Michael Kidd-Gilcrist, SF, Kentucky: Smooth, athletic wing player does everything to help his team win. Can get to the basket, plays solid on-ball defense and is a leader on the court. Would combine with Wall to make one of the more athletic fast break combo’s in the league, however lacks the 3pt. shot to spread the floor. Top tier prospect
Bradley Beal, SG, Florida: Long, athletic shooting guard would help Wall spread the floor. Some compare his shot to Ray Allen’s – though I’m not going to put him there just yet. Has the ability to create his own shot and is long enough to defend the biggest of 2-guards. A bit raw but has an extremely high ceiling. Top prospect
Harrison Barnes, SF, North Carolina: Barnes averaged over 17ppg for the Tar Heels this pasty ear while improving his 3pt. shot and play making ability. Highly touted out of high school, some have wondered why Barnes didn’t dominate at UNC. My guess – he’s more of a team player than coaches give him credit, letting his All-American teammates at UNC get their shots as well. Less high of a ceiling than Kidd-Gilcrest or Beal, Barnes has a more polished game and is NBA ready. Top prospect.
Thomas Robinson, PF, Kansas: Extremely athletic big man, Robinson is NBA ready now. He scores in the post, rebounds, and plays high quality defense. There’s no reason Robinson won’t be an All-Star within in three years. Top prospect.
Wildcard: Austin Rivers, SG, Duke: The son of NBA coach Doc Rivers, Austin has the moxy to be a superstar in the NBA. Early comparison are to Kobe Bryant , though I don’t believe he posses Kobe type athleticism. Needs to work on his defense and strength, but with the right coach and system, should thrive in today’s NBA.

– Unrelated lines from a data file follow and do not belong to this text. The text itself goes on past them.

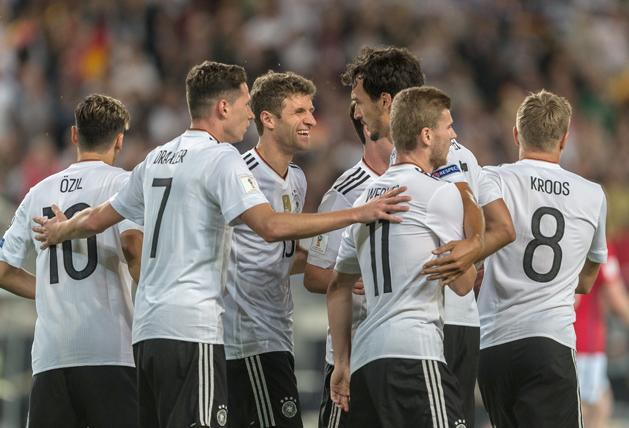 A német labdarúgó-válogatott 6–0-s győzelmet aratott Norvégia felett a  világbajnoki selejtezősorozat európai zónájának C-csoportjában. 75a72ec7ef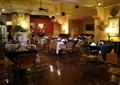 餐厅空间,餐桌椅,灯饰,形象墙,餐具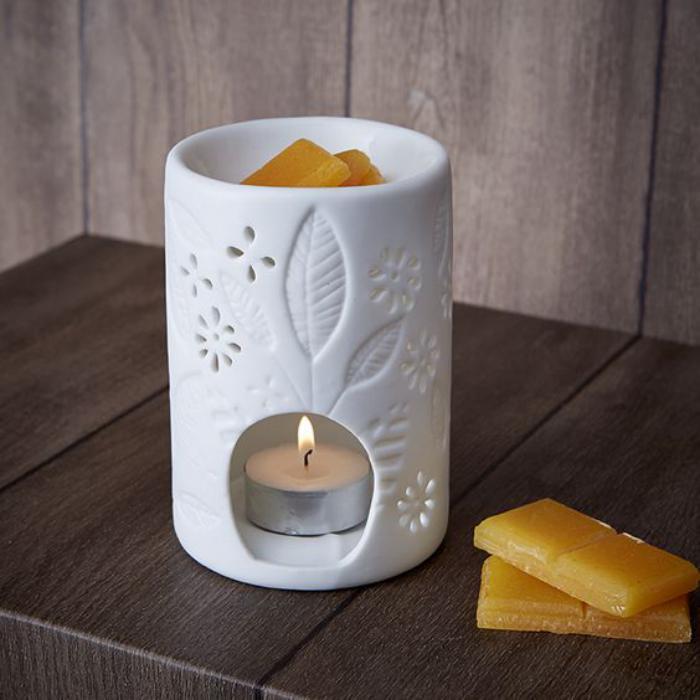 weißer-Teelichthalter-aus-Porzellan-mit-Blumen-Muster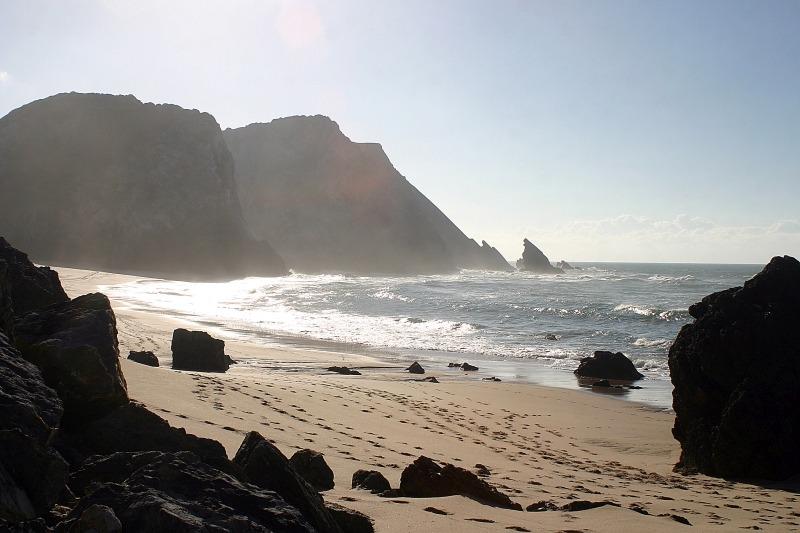 Turismo de Portugal_Praia da Adraga- Sintra - fot Junta de Turismo da Costa do Estoril-sm-web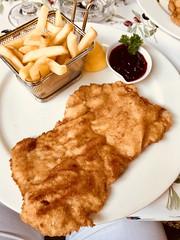 Schnitzel (stefan aigner) Tags: altepost austria carinthia food foodporn kärnten oesterreich österreich restaurant schnitzel velden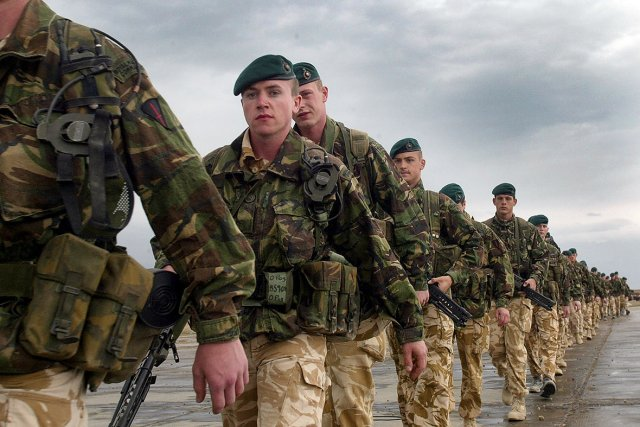 UK to maintain 450 troops in Afghanistan throughout 640 001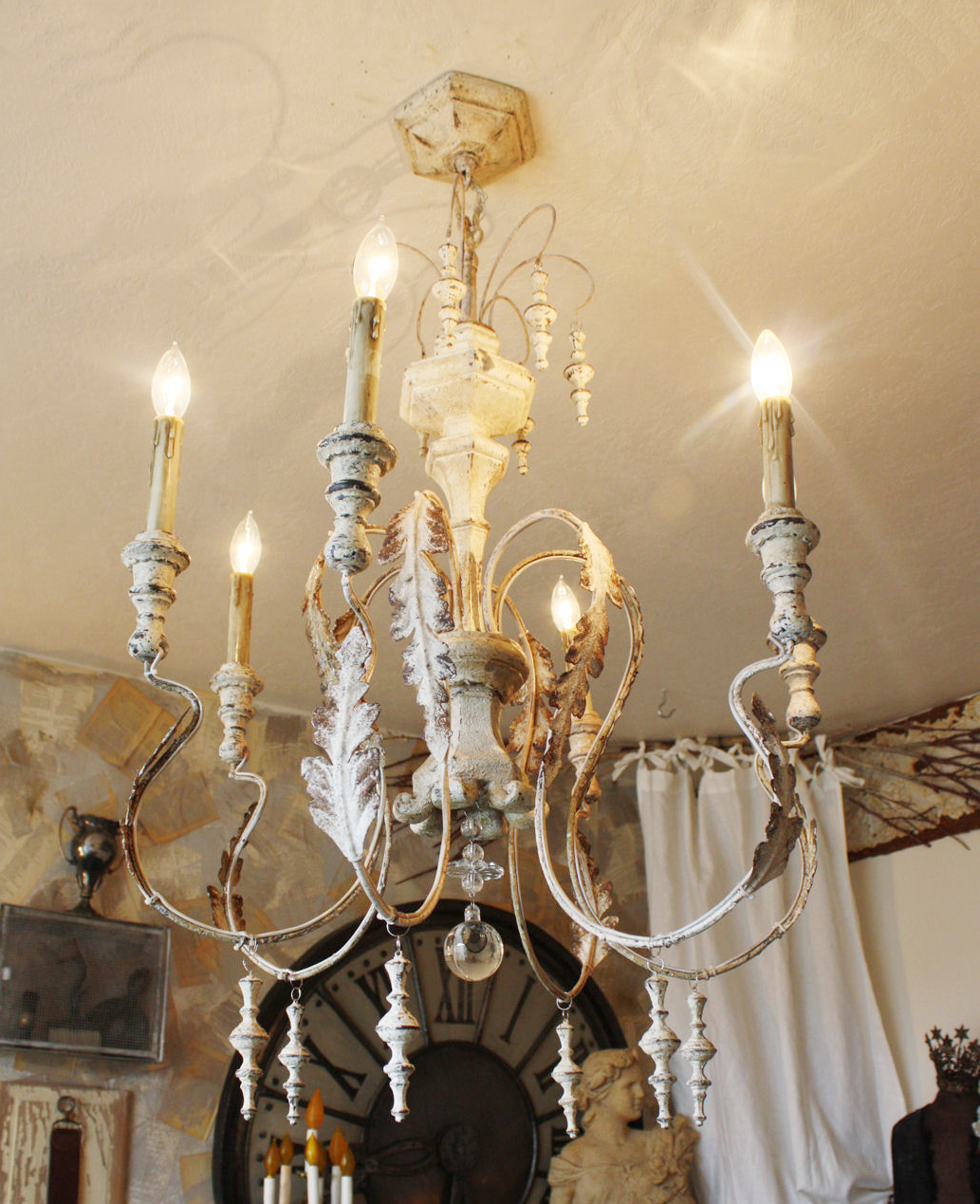 Gorgeous Aged White Wood & Tole Metal Xlrg Chandelier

Who should the Wizards take?
Harrison Barnes. He gives John Wall an instant #1 option on the wing, has the ability to play shooting guard if necessary and gives Jordan Crawford one more year to develop.
Who will the Wizards take?
Beal. He’s got more upside than Barnes and could develop into one of the most athletic two guards in the league.
Hard to argue with either pick, but if I were GM, Barnes would be my choice. But that’s what is great about the NBA Draft, you just don’t know.